Depuis quelques années, je travaillais à un gros roman. Je dis ces mots délibérément et sans sourire. Enfin presque. Ce gros roman, tout le monde m'en parlait. Il faudra bien que tu t'y mettes, me disait-on et ces locuteurs étaient les mieux intentionnés du monde. Arrête d'écrire des nouvelles, les Français n'en lisent pas. Foin du petit roman féminin, intimiste, nombriliste, montre-nous de quoi tu es capable, ose, comme le disait aussi Woolf à propos de Jane Austen, affronter le monde, sors de la maison, de l'univers confiné des femmes et de la famille, abandonne les enfants, entre dans l'armée des lettres, engage-toi, pense à Joyce, pense à Faulkner, le grand roman est polyphonique et politique. Et cætera. Or j'avais une idée. Je la mis en pratique. Je tenais mon roman, je lui donnai pour titre l'Engagement. Il était plein de personnages, compliqué d' intrigues croisées, avec en toile de fond, une polémique sur la mondialisation en littérature, le marketing, la tectonique des plaques entre le Nord et le Sud, et la scénarisation littéraire. Le tout s'organisait autour des archives d'un grand écrivain mort. Mais quelque chose clochait. Je m'ennuyais. Je faisais - plus ou moins, vous savez comme sont les écrivains, toujours en quête d'évasion- mes heures, mais je m'ennuyais. Je mettais à profit ma connaissance de la littérature contemporaine. Nadine Gordimer, Doris Lessing, Gunter Grass, Vikram Seth, Philip Roth, Jeffrey Eugenidès, V.S. Naipaul, Ian MacEwan, Jan-Christian Grondahl, Russel Banks, et même Zadie Smith, sans parler de mes favoris, Jay MacInerney, le sombre et bouleversant J.M. Coetzee, et Richard Ford lui-même, tout le monde défilait au bord de la piscine toscane où j'avais installé l'intrigue qui les mettait aux prises avec une bibliothécaire et son fantôme. Tout cela restait inerte, Pinocchio était toujours un pantin de bois. Je fis ce que doit, je suppose, faire un écrivain relativement honnête en pareille circonstance, je laissai tomber, me consacrai à mes angoisses ordinaires, et fut jetée au tapis par la fameuse dépression évoquée tout à l'heure. Puis j'écrivis un essai sur les femmes en littérature, leur sens du décalage, de l'ellipse, de l'humour, leur respiration si différente, comme dit aussi Woolf, leur rythme. Le devoir exigeant qui est le nôtre d'être simplement ce que nous sommes, ce qui est si difficile.

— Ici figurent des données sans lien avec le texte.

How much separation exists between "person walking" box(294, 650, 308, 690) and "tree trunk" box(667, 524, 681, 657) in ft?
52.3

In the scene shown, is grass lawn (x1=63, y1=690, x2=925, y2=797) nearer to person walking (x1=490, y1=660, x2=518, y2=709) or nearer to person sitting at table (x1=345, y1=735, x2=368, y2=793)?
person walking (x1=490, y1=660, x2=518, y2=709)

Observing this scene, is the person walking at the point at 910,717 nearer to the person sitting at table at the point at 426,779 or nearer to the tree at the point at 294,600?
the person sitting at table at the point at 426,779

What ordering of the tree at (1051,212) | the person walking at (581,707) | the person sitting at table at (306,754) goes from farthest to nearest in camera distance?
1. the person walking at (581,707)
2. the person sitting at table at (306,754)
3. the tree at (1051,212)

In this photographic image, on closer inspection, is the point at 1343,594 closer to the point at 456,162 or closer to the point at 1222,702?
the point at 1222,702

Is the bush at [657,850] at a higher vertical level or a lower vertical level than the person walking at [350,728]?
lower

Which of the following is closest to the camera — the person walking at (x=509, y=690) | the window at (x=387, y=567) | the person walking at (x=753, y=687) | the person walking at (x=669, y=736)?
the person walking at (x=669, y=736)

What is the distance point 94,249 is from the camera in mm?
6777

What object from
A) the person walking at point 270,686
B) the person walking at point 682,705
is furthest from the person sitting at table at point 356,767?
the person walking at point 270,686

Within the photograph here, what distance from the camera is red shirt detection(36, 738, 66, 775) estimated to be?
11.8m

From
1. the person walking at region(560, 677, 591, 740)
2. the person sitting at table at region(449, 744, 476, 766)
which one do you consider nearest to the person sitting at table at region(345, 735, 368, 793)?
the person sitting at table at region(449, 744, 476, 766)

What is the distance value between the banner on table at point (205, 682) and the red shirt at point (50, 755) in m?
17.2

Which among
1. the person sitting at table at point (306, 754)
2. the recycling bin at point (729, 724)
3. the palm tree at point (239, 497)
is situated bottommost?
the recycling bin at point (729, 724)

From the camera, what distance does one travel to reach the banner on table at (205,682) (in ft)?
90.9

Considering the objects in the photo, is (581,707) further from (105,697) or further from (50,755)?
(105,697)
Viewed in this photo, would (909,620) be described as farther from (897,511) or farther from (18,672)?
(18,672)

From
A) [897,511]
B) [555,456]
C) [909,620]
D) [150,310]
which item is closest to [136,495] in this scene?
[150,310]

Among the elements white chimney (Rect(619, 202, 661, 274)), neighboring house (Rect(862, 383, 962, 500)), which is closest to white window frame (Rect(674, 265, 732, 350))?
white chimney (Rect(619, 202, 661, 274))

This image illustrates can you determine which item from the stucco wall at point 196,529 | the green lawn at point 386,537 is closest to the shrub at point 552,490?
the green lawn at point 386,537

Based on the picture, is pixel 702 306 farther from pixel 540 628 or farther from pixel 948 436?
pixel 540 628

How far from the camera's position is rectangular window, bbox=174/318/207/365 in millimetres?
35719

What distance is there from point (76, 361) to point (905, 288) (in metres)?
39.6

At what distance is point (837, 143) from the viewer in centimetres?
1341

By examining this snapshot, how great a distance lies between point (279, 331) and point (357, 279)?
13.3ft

Je relus Grace Paley, qui sait si bien donner à de pures fictions l'allure d'un récit spontané. On croit qu'elle raconte, alors qu'elle invente. Ses visites à son vieux père, ses rencontres avec un ex-mari dans la rue, -bonjour ma vie !-, ressemblent aux nouvelles d'Isaac Babel : la vie est là, et la pensée, et la révolte, et la poésie, et le rire, indissociables. Je relus Alice Munro, à l'intelligence généreuse et puissante, qui peint mieux que personne les moments où basculent les vies des pères et des filles, des couples usés, des enfants. Ce peut être une révélation pendant un voyage en voiture, une longue attente dans un motel, une déception de trop, une phrase mortelle. Je pensai à une phrase de Isaac Babel : " Tolstoï racontait toute une journée, moi je me contente de raconter les cinq minutes les plus importantes. Mais ensuite, ce récit rugueux comme de la corde, je le polis, mot à mot, phrase à phrase, jusqu'à ce qu'en jaillisse le son juste. Un point placé au bon endroit peut tuer plus sûrement qu'une balle. " Je relus Loudmila Oulitskaïa, ses pauvres parents, ses histoires d'amour dans les faubourgs du quartier des chats à Moscou, je relus ses histoires pour comprendre comment elle faisait exister si fort une petite fille amoureuse, la consistance d'une vieille couverture sous un escalier, la présence gênante d'une cousine aigrie, le souvenir d'un bouton manquant sur un manteau, comment elle faisait sentir l'odeur d'une soupe à l'orge perlée. Je m'aperçus un jour que toutes ces femmes qui me nourrissaient de leurs histoires, me ramenaient vers la lumière, racontaient des histoires courtes, plus ou moins courtes, certes, mais quand même. Short stories. Et je ne savais pas pourquoi. Je décidai de faire une liste de mes raisons. On écrit avec ce que l'on ne comprend pas. Je notai : attraper la vie, ses détails les plus idiots, sa drôlerie tragique, saisir le moment le plus important, trouver son propre souffle, ne pas s'ennuyer, et surtout polir la phrase. Je fouillai dans ma bibliothèque si mal rangée qu'y chercher un livre revient à ouvrir la Bible n'importe où pour y lire un signe, j'y trouvai un texte de Walter Benjamin, qui disait ceci :
" L'homme jadis imitait la patience de la nature. Enluminures, pierres polies ou gravées, toutes ces productions opiniâtres ne se font plus guère. Le temps est passé où le temps ne comptait pas. L'homme a réussi à abréger la narration et nous avons assisté à l'invention de la short story. "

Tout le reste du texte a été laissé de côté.